During the 1971 Bangladesh war (formerly known as East Pakistan, bordering the Indian state of W Bengal), a constant exodus of refugees seeking food, shelter and work descended upon nearby Kolkata. The refugees carried what they could- their children and precious few belongings. They also ‘carried' their textile heritage for some of the women were skilled kantha artisans and the tradition of kantha embroidery lay embedded deep within.The refugees settled on the fringes of the city in temporary shelters surrounded by wetlands that would often flood resulting in starvation and loss of many lives. National and global aid agencies were called to help the starving refugees, including Mother Teresa. Mother, along with others, realized the enormity of the situation and understood temporary programs were not the answer.
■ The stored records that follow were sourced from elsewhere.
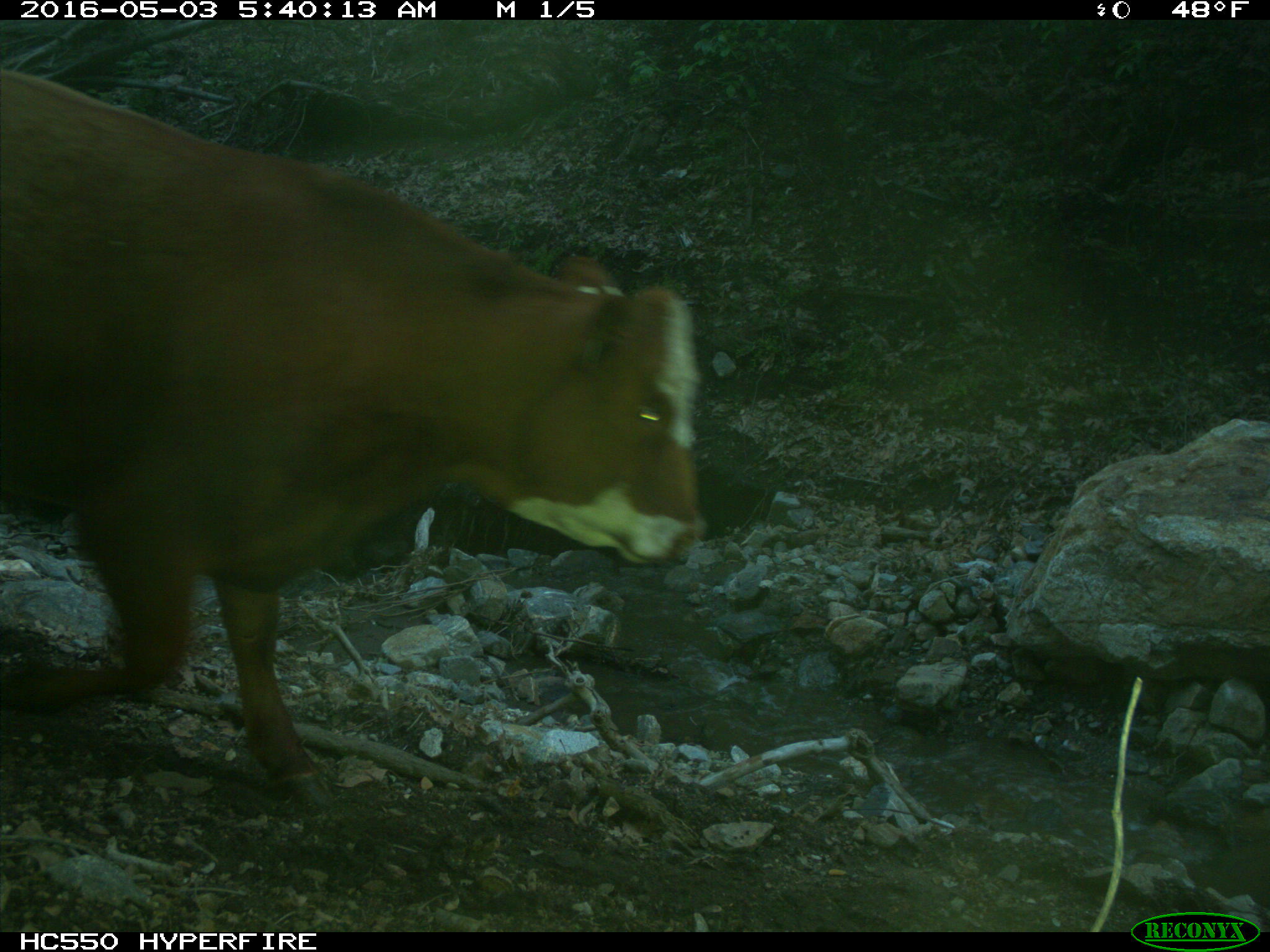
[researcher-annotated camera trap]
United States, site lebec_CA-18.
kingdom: Animalia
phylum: Chordata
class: Mammalia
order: Artiodactyla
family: Bovidae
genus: Bos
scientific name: Bos taurus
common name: domestic cow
She began organizing the women and providing them with skills training, as needed, and an organizational structure to help them become self reliant. Soon Panchannagram Mahila Samity was born and iterations of this organization still exist today.
Five decades later, the ‘psyche' of kantha embroidery still runs deep among the now settled refugees and their descendants. Through their associations with other existing non-profits, the women who stitch Cultural Cloths pictoral kanthas gain access to outside markets. The 55 artists work from home and at their community center, too. They come together united in purpose and train younger women in kantha stitching, share knowledge and find mutual support for their artistry and their lives.